McGrory Fionnuala, Elnaem Mohamed Hassan
School of Pharmacy and Pharmaceutical Sciences, Ulster University, Coleraine BT52 1SA, UK.
Pharmacy (Basel). 2025 Aug 19;13(4):109. doi: 10.3390/pharmacy13040109.
Polypharmacy in older adults increases risks of adverse drug reactions (ADRs), hospitalisations, and mortality. Pharmacist-led interventions using validated tools (e.g., STOPP/START, MAI, STOPPFrail) aim to optimise prescribing, yet their impact on clinical and economic outcomes in UK/Ireland health systems remains underexplored. This systematic review aimed to critically assess the impact of pharmacist-led deprescribing interventions on PIP, clinical outcomes, and costs in older adults (≥65 years) across the UK and Ireland. Following PRISMA 2020 guidelines, four databases (PubMed, Scopus, Web of Science, Cochrane Library) were searched for studies (2010-2024). Eligible studies included randomised trials, observational designs, and intervention studies in hospitals, care homes, community pharmacies, and intermediate care settings. Fourteen studies met the inclusion criteria. The risk of bias was assessed using CASP checklists. Narrative syntheses and heat maps summarised the findings. Twelve of fourteen studies reported positive outcomes: reductions in potentially inappropriate medications, ADRs, medication burdens, and falls/fall risks. Medication appropriateness improved significantly in 35% of studies using the MAI. STOPPFrail reduced PIMs in care homes, while the MAI enhanced complex hospital reviews.
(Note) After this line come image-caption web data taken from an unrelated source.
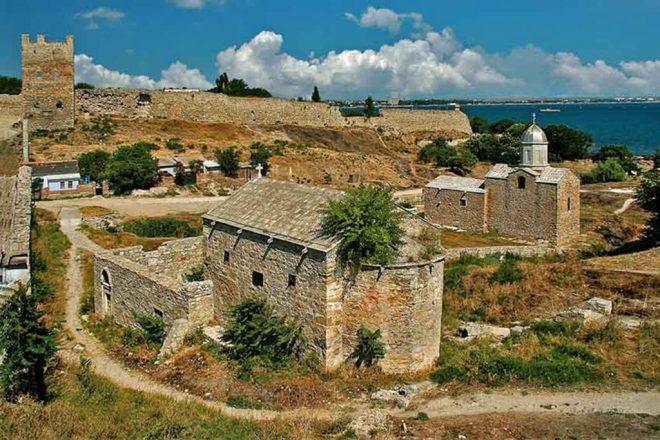 Генуэзская крепость в Феодосии1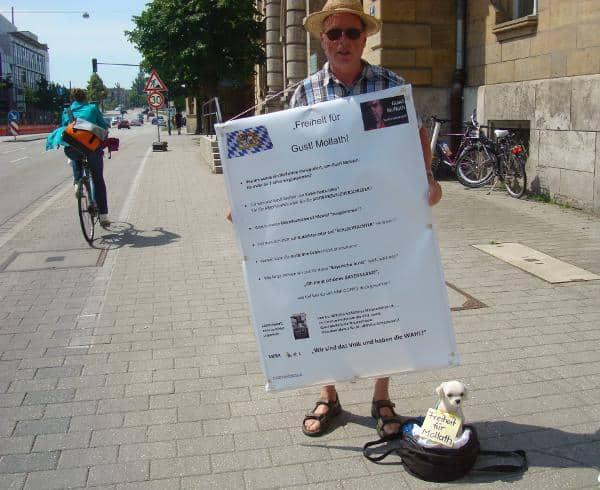 Demonstrierte auch am Dienstag wieder vor dem Landgericht für ein Wiederaufnahmeverfahren im Fall Mollath: der Regensburger Helmut Nachtigall. Foto: privat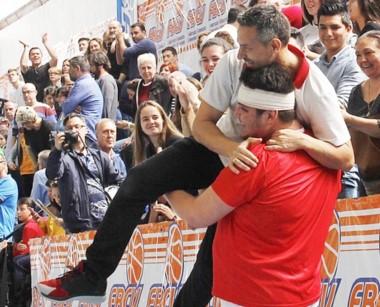 Campeones. Alberto Mollo en los brazos de uno de sus jugadores.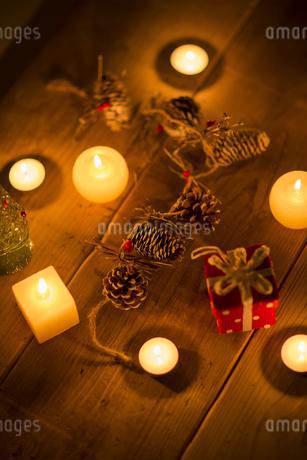 キャンドルとクリスマスグッズの写真素材 [FYI00041838]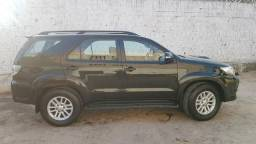 Toyota Hilux SW4 2014/2014 7 Lugares Extra - 2014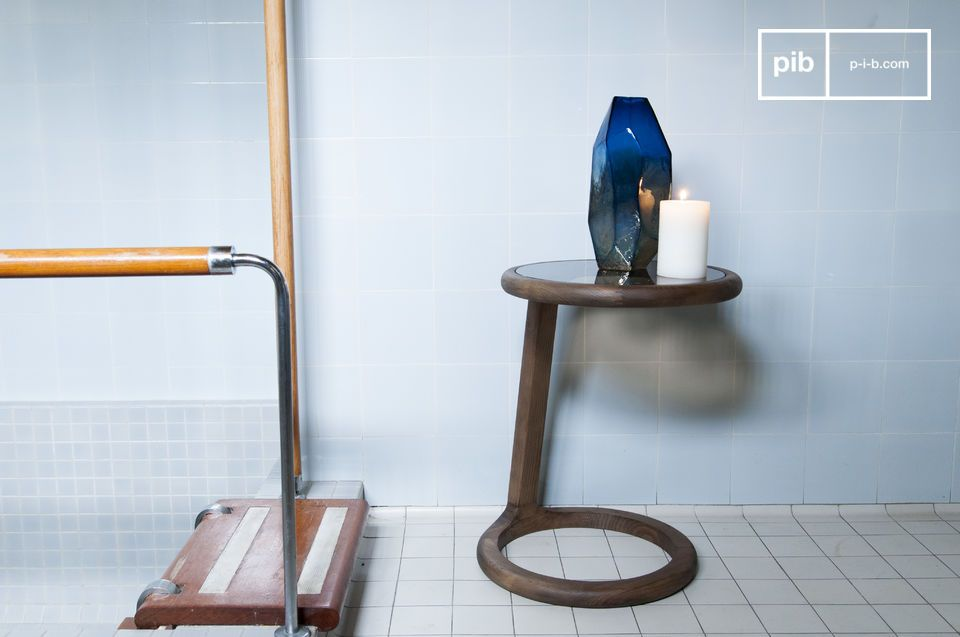 L'accordo in legno e vetro in eleganti curve vintage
Community interventions improved adherence and reduced the use of fall risk drugs. No studies demonstrated a reduction in hospitalisations, mortality, or the length of stays. Economic analyses showed mixed cost-effectiveness. Key barriers included low uptake of pharmacist recommendations and short follow-up periods. Pharmacist-led interventions have significantly improved the prescribing quality and reduced medication-related risks, but they fail to impact hospitalisations or mortality due to implementation gaps. Context-specific tools and policy reforms-including expanded pharmacist roles and electronic decision support-are critical for sustainability. Future research should focus on long-term outcomes, cost-effectiveness, and multidisciplinary integration.
老年人的多重用药会增加药物不良反应(ADR)、住院和死亡的风险。由药剂师主导、使用经过验证的工具(如STOPP/START、MAI、STOPPFrail)进行的干预旨在优化处方,但在英国/爱尔兰卫生系统中,其对临床和经济结果的影响仍未得到充分探索。本系统评价旨在严格评估药剂师主导的减药干预对英国和爱尔兰65岁及以上老年人的潜在不适当用药(PIP)、临床结果和成本的影响。按照PRISMA 2020指南,检索了四个数据库(PubMed、Scopus、科学网、Cochrane图书馆)中的研究(2010 - 2024年)。符合条件的研究包括随机试验、观察性设计以及在医院、养老院、社区药房和中间护理机构进行的干预研究。14项研究符合纳入标准。使用CASP清单评估偏倚风险。叙述性综合分析和热图总结了研究结果。14项研究中有12项报告了积极结果:潜在不适当用药、药物不良反应、用药负担以及跌倒/跌倒风险有所降低。在使用MAI的研究中,35%的研究用药适宜性显著提高。STOPPFrail减少了养老院中的潜在不适当用药,而MAI加强了复杂的医院用药审查。社区干预提高了依从性,并减少了跌倒风险药物的使用。没有研究表明住院、死亡率或住院时间有所减少。经济分析显示成本效益参差不齐。主要障碍包括药剂师建议的采纳率低和随访期短。药剂师主导的干预显著提高了处方质量并降低了用药相关风险,但由于实施差距,未能对住院或死亡率产生影响。针对具体情况的工具和政策改革——包括扩大药剂师的作用和电子决策支持——对于可持续性至关重要。未来的研究应关注长期结果、成本效益和多学科整合。